## WHAT THE EXERCISE ASKS
Please retype every record exactly as it appears, omitting the pictures.

## DATA RECORDS
*** Begin section ***
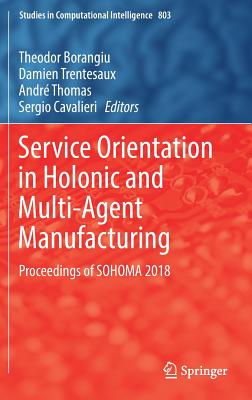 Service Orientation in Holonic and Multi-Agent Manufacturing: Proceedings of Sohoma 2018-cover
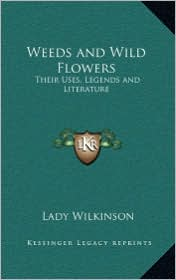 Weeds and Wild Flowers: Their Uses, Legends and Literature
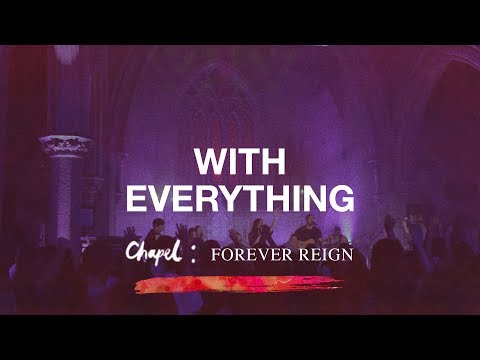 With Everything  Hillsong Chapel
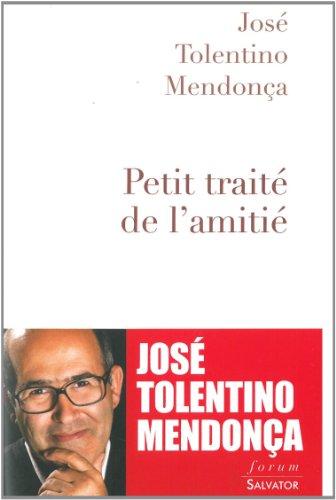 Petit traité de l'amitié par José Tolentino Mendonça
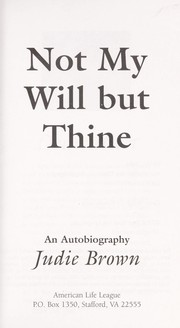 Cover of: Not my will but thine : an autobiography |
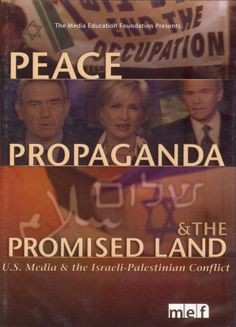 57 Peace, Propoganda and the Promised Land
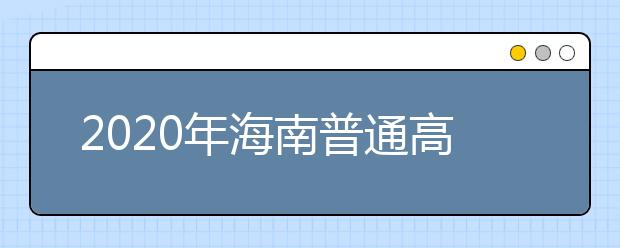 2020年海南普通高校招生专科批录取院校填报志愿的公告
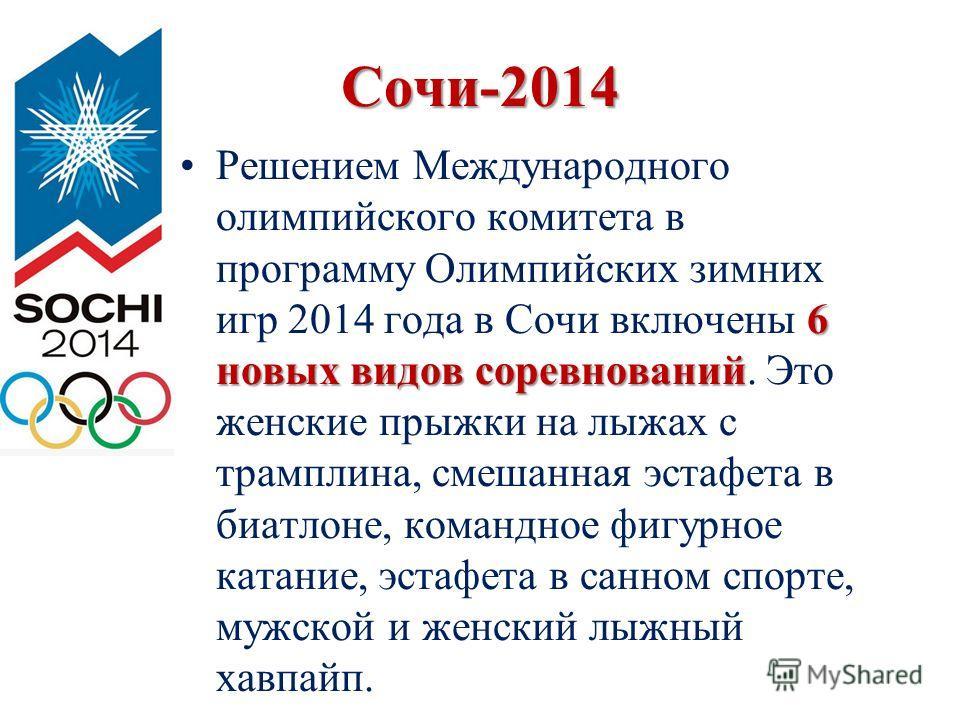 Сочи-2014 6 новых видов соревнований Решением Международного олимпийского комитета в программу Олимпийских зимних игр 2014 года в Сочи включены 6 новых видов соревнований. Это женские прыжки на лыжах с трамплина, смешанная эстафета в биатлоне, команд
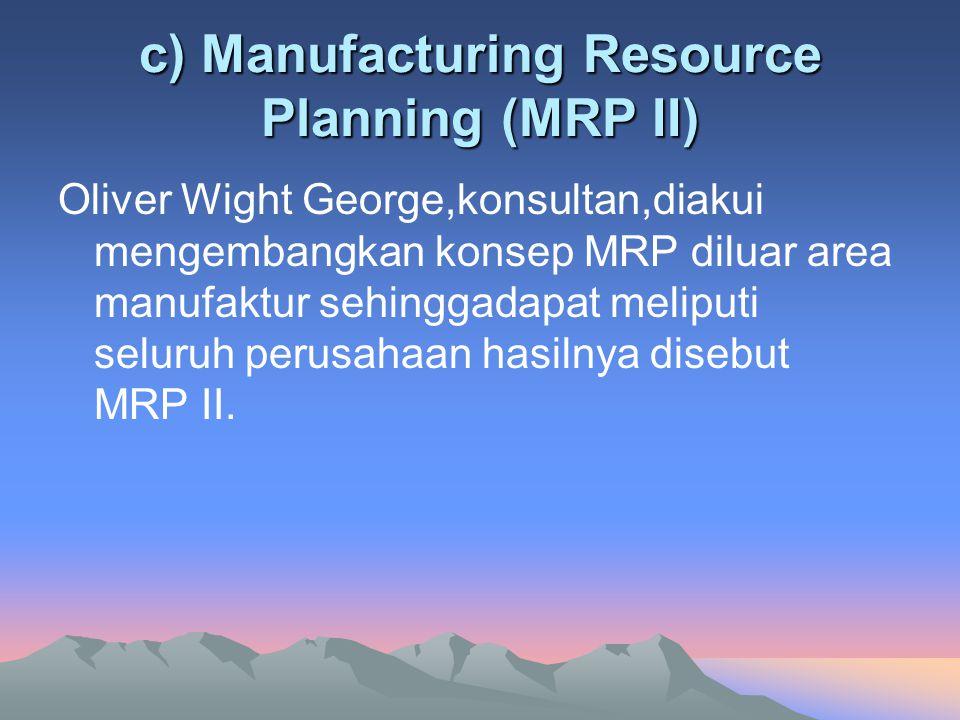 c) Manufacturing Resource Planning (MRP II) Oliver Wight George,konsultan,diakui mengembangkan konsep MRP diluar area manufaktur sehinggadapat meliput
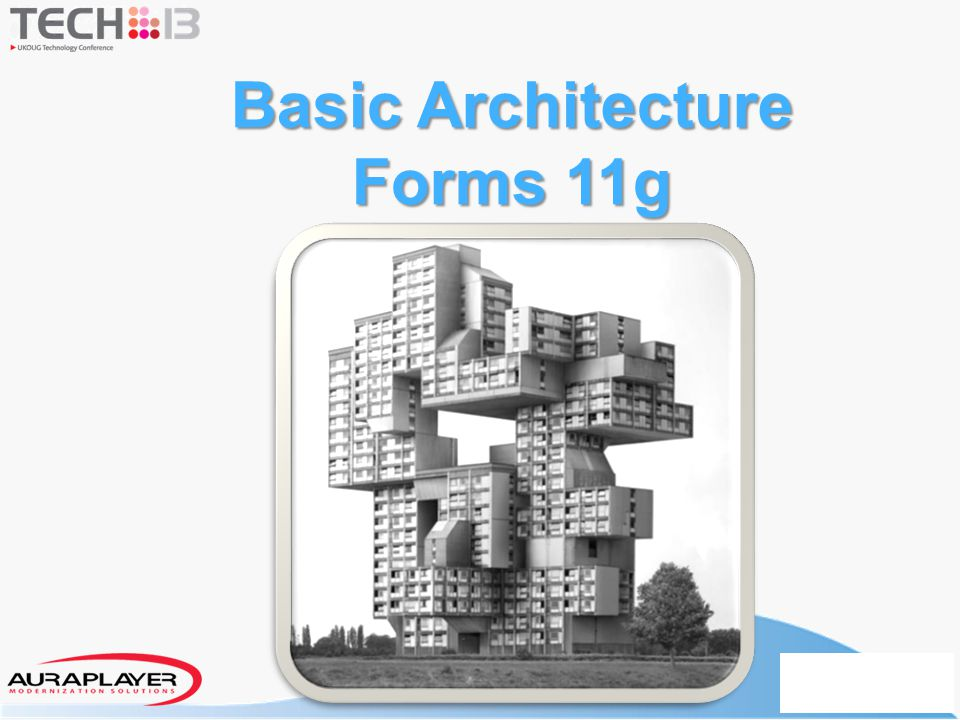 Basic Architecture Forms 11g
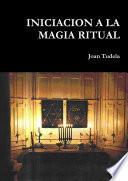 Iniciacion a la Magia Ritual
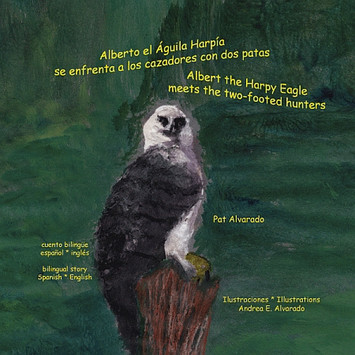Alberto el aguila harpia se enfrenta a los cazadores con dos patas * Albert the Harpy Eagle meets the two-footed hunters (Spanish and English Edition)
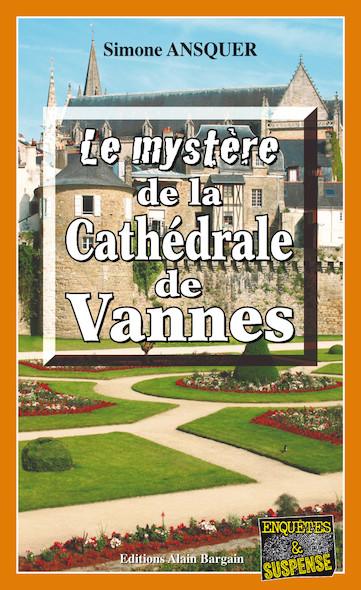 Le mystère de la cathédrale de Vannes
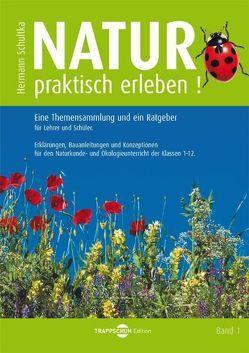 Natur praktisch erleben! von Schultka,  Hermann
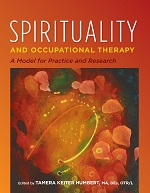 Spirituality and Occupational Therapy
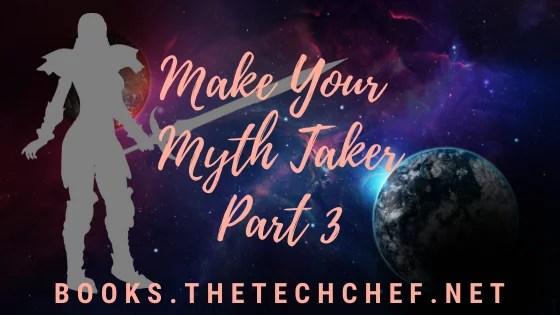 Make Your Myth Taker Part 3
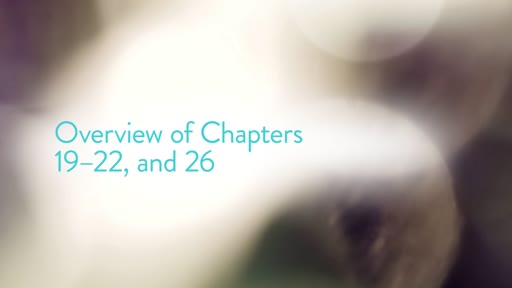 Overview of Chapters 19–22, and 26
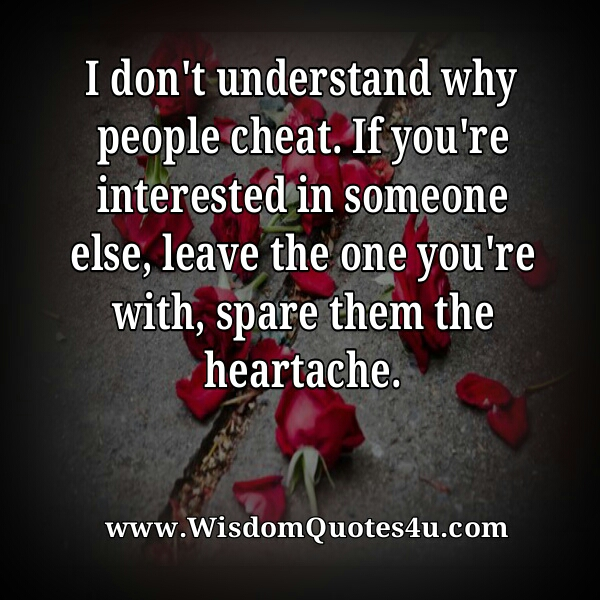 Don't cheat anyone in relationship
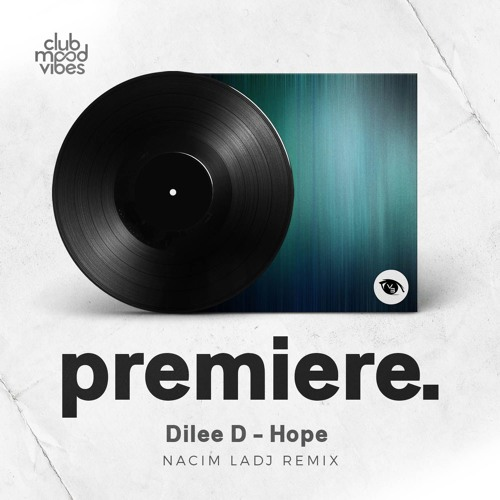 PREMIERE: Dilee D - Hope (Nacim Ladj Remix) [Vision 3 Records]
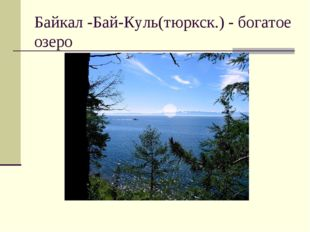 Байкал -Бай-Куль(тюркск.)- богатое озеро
*** End section ***
## OUTPUT OF THE EXERCISE
 Service Orientation in Holonic and Multi-Agent Manufacturing: Proceedings of Sohoma 2018-cover
 Weeds and Wild Flowers: Their Uses, Legends and Literature
 With Everything  Hillsong Chapel
 Petit traité de l'amitié par José Tolentino Mendonça
 Cover of: Not my will but thine : an autobiography |
 57 Peace, Propoganda and the Promised Land
 2020年海南普通高校招生专科批录取院校填报志愿的公告
 Сочи-2014 6 новых видов соревнований Решением Международного олимпийского комитета в программу Олимпийских зимних игр 2014 года в Сочи включены 6 новых видов соревнований. Это женские прыжки на лыжах с трамплина, смешанная эстафета в биатлоне, команд
 c) Manufacturing Resource Planning (MRP II) Oliver Wight George,konsultan,diakui mengembangkan konsep MRP diluar area manufaktur sehinggadapat meliput
 Basic Architecture Forms 11g
 Iniciacion a la Magia Ritual
Alberto el aguila harpia se enfrenta a los cazadores con dos patas * Albert the Harpy Eagle meets the two-footed hunters (Spanish and English Edition)
 Le mystère de la cathédrale de Vannes
 Natur praktisch erleben! von Schultka,  Hermann
 Spirituality and Occupational Therapy
 Make Your Myth Taker Part 3
 Overview of Chapters 19–22, and 26
 Don't cheat anyone in relationship
 PREMIERE: Dilee D - Hope (Nacim Ladj Remix) [Vision 3 Records]
 Байкал -Бай-Куль(тюркск.)- богатое озеро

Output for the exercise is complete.